# Kestrel TTF by Gopher Slingshots



## GrayWolf (May 14, 2012)

I got my first frame from Dan at Gopher Slingshots on Saturday. I had just enough time to band it up and take a few shots before having to get ready to leave town. Tonight I had a little better chance to do some shooting in the basement.






I've lost all track of time lately but I know that it wasn't any more than 2 weeks to get this beautiful frame...and yes I do like look of multiplex. The finish is outstanding. It is smooth and shiny, but not at all slippery.

I had Dan make the TTF with the forks a full 1", as the bands I have been shooting are very close to that at the frame, and I don't like them to fold over the ends (just me being picky).

This small frame is a true handful. Shooting my target bands is no problem, and I really believe that shooting full butterfly, with the bands I use, would also be no problem. The palm swell fits well and helps keep the frame where it should be.
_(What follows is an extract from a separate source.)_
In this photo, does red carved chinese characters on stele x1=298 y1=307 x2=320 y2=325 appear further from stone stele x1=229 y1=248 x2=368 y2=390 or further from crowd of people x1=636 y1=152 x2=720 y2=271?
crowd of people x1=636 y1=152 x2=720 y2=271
The only think that I would have changed, and this is only for myself, is that the pinch grip is a full 3". I'm used to frames that are 2 3/4", so this is just a tad on the big side. For my next one, and I'm sure there will be a next one, I'll try to have it done so the entire frame is downsized about 10%.

That being said, I do like the frame very much. I have no problem beating up can with it.

I see that Dan is also making an HDPE version of the Kestrel (no palm swell in the one I saw)...I have add that one to my wish list.

Dan...Thank you very much.

Todd


----------



## Beanflip (Sep 11, 2010)

That one looks right up my alley.


----------



## Can-Opener (May 11, 2013)

You messed that can up good!


----------



## S.S. sLinGeR (Oct 17, 2013)

That is a cool lil shoota! Have fun with her Todd.


----------



## Pilgrim (May 3, 2014)

Nice!


----------



## leon13 (Oct 4, 2012)

Good Seeing you good revue as ever 
Cheers


----------



## oldmiser (Jan 22, 2014)

Cool looking little shooter...yeah I would agree on the size being a tad bit big(large) 2 1/2" finger thumb grip would be in my opinion perfect fit...

Yeah Man you sure did raise heck on that soda can.....Very well done my friend.......May your ammo fly straight~~AKAOldmiser


----------